1. Treasures From the UCLA Film & Television Archive

The NW Film Center's annual raid of UCLA's celluloid drawers becomes even more crucial as the loss of film accelerates. Here is one of the few occasions to see 35 mm films you haven't seen before. The most celebrated reel here is Altman's Come Back to the Five and Dime, Jimmy Dean, Jimmy Dean (7 pm Friday and 2 pm Sunday, Jan. 6 & 8), and the most promising is the Dick Powell noir Cry Danger (7 pm Saturday, Jan. 7). The one I actually watched is The Goose Woman (4:30 pm Sunday, Jan. 8), a 1925 melodrama starring a beautifully pathetic Louise Dresser as a boozing goose farmer who moves inexorably toward betraying her snobby son (Jack Pickford) to the gallows. The picture is mostly a curiosity: It was based on the celebrated Hall-Mills murder case, which hinged on the testimony of a witness called (really) "the pig woman," and the film was released before the New Jersey trial even started. But Dresser's performance is a triumph of authentic artifice, like a Platonic form of Motherhood at its most shamelessly sentimental. NW Film Center's Whitsell Auditorium.

2. E.T.: The Extra-Terrestrial in 35 mm

Even if you don’t notice any difference in what image you see, the death of celluloid is going to impact the kind of movies you see. The open question is whether digital projection will offer more options, or give venue operators an endless supply of familiar titles with a handful of venerated reels. The first weekend of 2012 is a strong indication: Cort and Fatboy are showing E.T.: The Extra-Terrestrial in 35 mm for the first time since...August, while the Laurelhurst Theater uses its new digital system to display Raising Arizona for the first time since...Cort and Fatboy screened it in 2009. The warning sirens of a feedback loop are ringing, and I’d be even more tempted to complain if not for the consolation that E.T. is a discount alternative to Steven Spielberg’s bloated remake of E.T., which he has called War Horse.

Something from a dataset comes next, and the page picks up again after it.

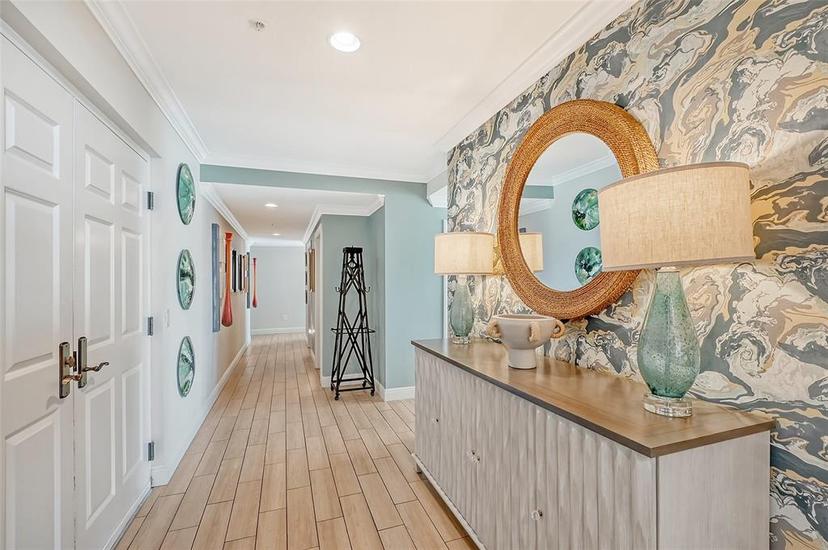 Picture of 800 N Tamiami Trail Unit 1817, Sarasota FL 34236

At least the original has analog puppets. Bagdad Theater, 11 pm Friday, Jan. 6.

3. Full Metal Jacket in 35 mm

Asked in 1987’s Full Metal Jacket why he’s in Vietnam, Matthew Modine explains, “I wanted to meet interesting and stimulating people of an ancient culture...and kill them.” Which is something akin to what Stanley Kubrick was doing in the 1980s: voyaging into different genres and subduing them to match his increasingly formal aesthetic. He already made his transcendent antiwar picture 30 years prior with Paths of Glory; by Full Metal Jacket, he’s mostly pro-himself. So he depends on hard angles, forward tracking shots (he follows a screaming drill sergeant at the same constant pace he used in The Shining for a boy on a tricycle) and—most famously—the maniacal grin of a madman, forehead tilted down to increase the chilling effect. When Lee Ermey sees that smile on Vincent D’Onofrio, he wants to know what his major malfunction is. We already know. He’s got a case of the Kubricks. R. 5th Avenue Cinema. 7 and 9 pm Friday-Saturday, Jan. 6-7. 3 pm, Sunday, Jan. 8.